Всплёскивает руками, весна! — восклицает, — ах!

улыбается, тоненькая, и ресницами бабах! бабах!

стрункой вытягивается, будто летит высоко, легко,

и тихонько подглядывает, видят ли это, и если видит — кто —

радость её неделаную, полную,

любовь — подходи бери,

вздрагивает, мурашками идёт, волнами —

ныряй ко мне, захлёбывайся, плыви, пари,

песенки лялякает, ещё не петые, глаза в глаза,

и ты веришь, конечно же, ибо не верить никак нельзя.

Лето потом приходит, вот оно — в ягодах, лопухах, грибах,

лето! — руки вскидывает и ресницами бабах! бабах!

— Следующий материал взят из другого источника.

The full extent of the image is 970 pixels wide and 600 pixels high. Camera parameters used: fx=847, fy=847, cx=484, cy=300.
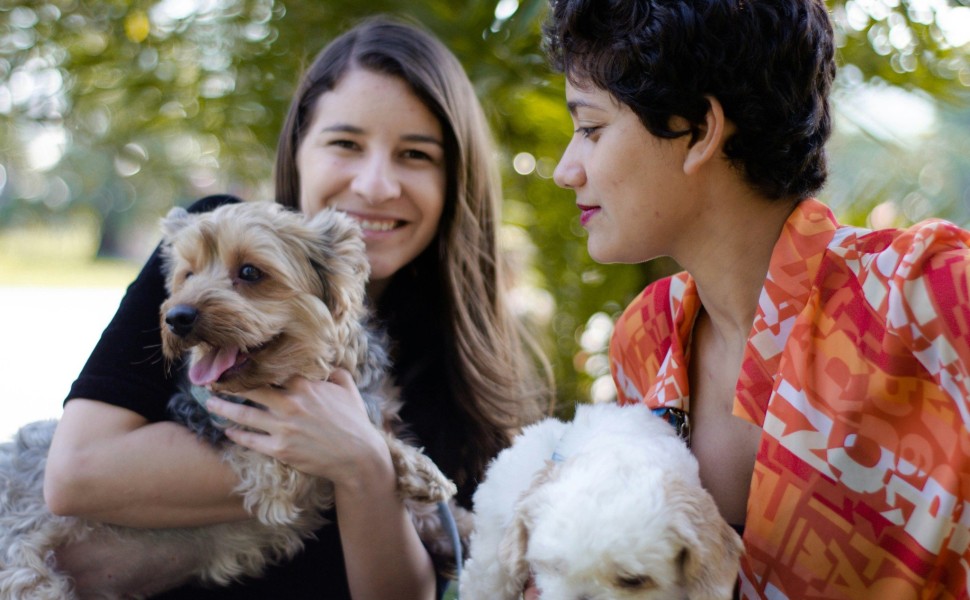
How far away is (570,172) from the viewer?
93.3 inches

жаркая, тягучая, медленная,

ночи и вправду — ах, коротки!

всё позволяет, велено ли, не велено,

даже к звёздам пускает кормить с руки,

резвится, нежится, входит во вкус,

так и задумано, — объясняет, — счастье — это когда лист зелен и воздух густ,

когда от любви, — чувствуешь? — сладко-солоно на губах,

и тут осень откуда-то — бабах! бабах!

только наплачешься, свыкнешься, что деваться некуда от мокроты,

зима немая, страшная, зашивает рты,

всем навезла разовых белых сырых рубах

и мёрзлой землёй по крышке, — бабах! бабах!



* * *

Посидим-помолчим, поглядим, как за окнами, не унимаясь,

разбирается с летом по-варварски воющий ветер,

свирепеет, заборы шатает, остатками августа вертит,

раздирает до слёз еле розовый поздний клематис,

еле розовый — поздно, дружок, здесь такие грядут перемены —

ни травы, ни листвы, ни пчелы на твоём небосводе,

ни надежды, что выстоит зиму наш домик фанерный

по дороге к свободе.

Посидим, помолчим, лучше всякого слова по осени явной —

пораженье признать, благодарно простить победивших

и на медленном хлебе печали отстаивать ямбы,

не переча дождю измываться в косых одностишьях,

не переча, руками коснёмся, прижмёмся плечами,

отсыревшей прихожей подышим, уже никому не мешая,

помолчим, посидим на дорожку, зима выпадает большая,

всё распахнуто настежь, родная, навылет, на выход с вещами.

так и задумано, — объясняет



* * *

Стары хозяева — ни фантов, ни гостей,

ни всхлипа тайного, ни девичьего пота,

счета оплачены, и тот же Асмодей

на кухоньке скучает без работы,

хурму румяную катает по доске,

бока послушные оглаживает, мучит,

он помнит бабушек, теперь он знает внучек

и нет, не кончится — кому, когда и с кем —

хурма сладчайшая с весны и до весны,

томленье тел не терпит указаний,

прохладный жар колен, сухая дрожь касаний...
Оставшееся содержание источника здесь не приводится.